Une erreur encore à corriger

Le maire de Saguenay,  Jean Tremblay

Avec raison diront certains (et à grands frais), notre ville célèbre en cette année 2012 le 10e anniversaire de la fusion. Comme une majorité de nos concitoyens, j'étais favorable à cette action car, du point de vue de la visibilité, du pouvoir de négociation auprès des instances supérieures, elle nous garantissait certains avantages.


Mais, avec raison aussi, la ville ne célèbre pas le 10e anniversaire du choix de son nom. Car, le nom qu'elle s'est choisi dans la plus grande confusion a été, et continue d'être, le résultat d'une grave erreur politique dans laquelle nos dirigeants ont entraîné notre population. Nos politiciens actuels et passés avaient le devoir de nous amener vers une plus grande unité. Ils ne l'ont pas fait. L'erreur est humaine. Les politiciens n'en sont pas à l'abri. Ce qui est pire encore que l'erreur, c'est l'entêtement à poursuivre dans l'erreur et à ne pas vouloir la corriger.

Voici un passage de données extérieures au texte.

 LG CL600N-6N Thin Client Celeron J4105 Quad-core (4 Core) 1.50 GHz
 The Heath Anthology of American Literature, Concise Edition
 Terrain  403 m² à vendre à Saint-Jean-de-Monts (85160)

Je pourrais citer au moins une dizaine de personnalités du monde québécois, des férus d'histoire, qui ont dénoncé avec vigueur cette insulte qu'on a faite à ceux qui ont bâti cette région et à une très grande partie de nos citoyens. Je ne rappelle que cette phrase lapidaire lancée récemment par Serge Bouchard, de Montréal, le plus illustre de nos anthropologues québécois. Qualifiant le rejet du nom de Chicoutimi, il parlait d'une «profonde erreur de parcours», pour ne pas dire d'une véritable supercherie (réf. Québec-Science, déc. 2011-jan. 2012, p.50).



Unité?

Certains laissent croire que notre population n'a jamais été aussi unie et que l'esprit de clocher qui nous a tant nui est disparu de nos moeurs par la magie de la fusion. Cela est absolument faux. Ils le savent et nous le savons tous.

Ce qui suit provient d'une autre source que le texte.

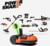 WORX WR165E tootepilt 20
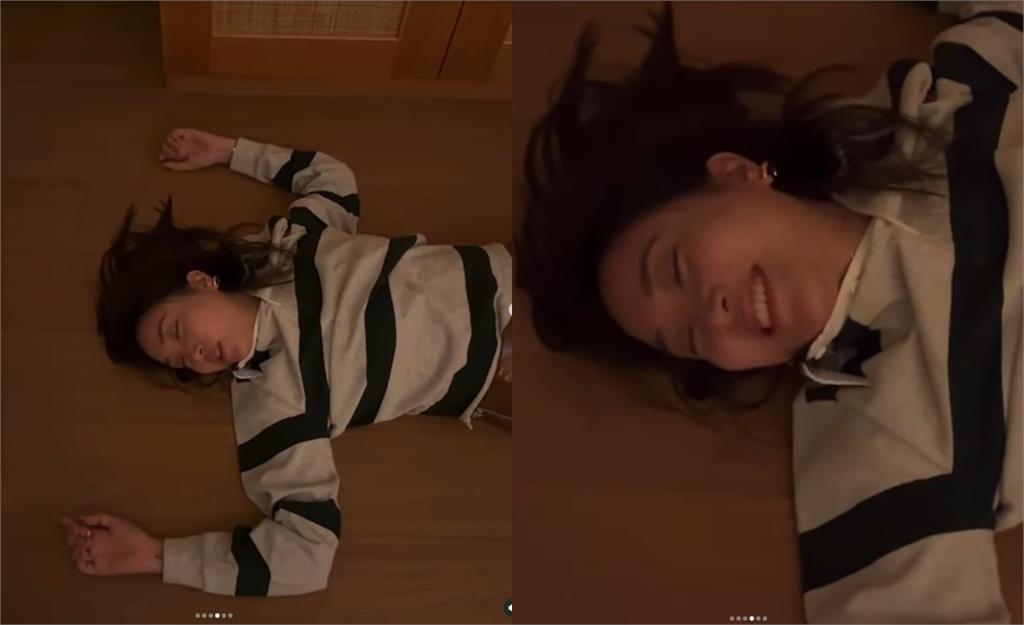 楊祐寧突出賣老婆「超真實私片」!網嚇爛「不能PO吧」她氣炸:休想進家門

Cette unité dont on se vante n'est qu'une illusion. Les personnes lucides et sincères savent que l'unité ne saurait naître de la division. Au lieu de nous unir, le nom de Saguenay nous a grandement divisés. Obligés de l'utiliser, nos médias continuent de creuser le fossé profond entre l'usage qu'ils en font et celui qu'en fait la population elle-même dans son quotidien.

Il est vrai qu'à coup de festivals, de fêtes populaires, on peut créer une certaine effervescence, mais cela n'a rien à voir avec une véritable unité fondée sur le respect et la confiance mutuelle.

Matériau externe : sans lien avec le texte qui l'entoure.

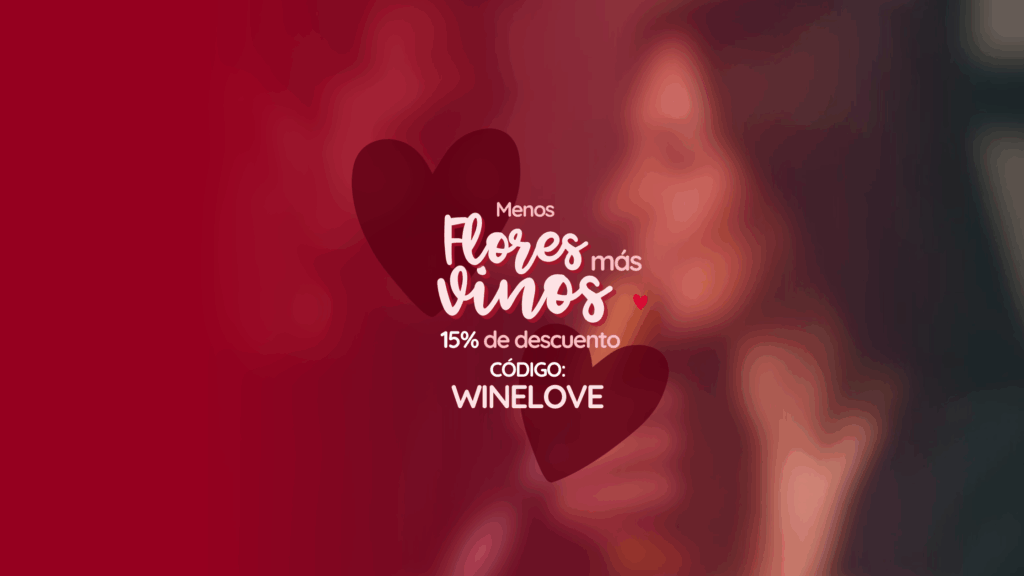 Vinos para San Valentín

En marge du dernier spectacle en plein air présenté à La Baie, je m'en voudrais de ne pas commenter ce propos, disons-le carrément, insipide du maire Tremblay, tel que rapporté le lendemain dans Le Quotidien. «Si nous avions fêté Chicoutimi, nous ne pourrions pas dire aujourd'hui que nous avons une base militaire». Voilà un discours diviseur. Faire croire que le choix du nom de Chicoutimi aurait eu pour conséquence de nous priver d'une base militaire, relève de la plus basse démagogie. Je refuse de croire qu'une majorité puisse acheter pareil argument.

Jules César disait en son temps: «divise et règne». Voilà une maxime que le maire utilise à merveille. Depuis longtemps, il se fait le champion de la division, une stratégie vieille comme le monde, mais qui fonctionne parfaitement pour lui. Jamais, je crois, il n'aura assez de sensibilité pour mesurer toute la déception, l'amertume et la colère même que de tels propos suscitent dans une grande partie de notre population.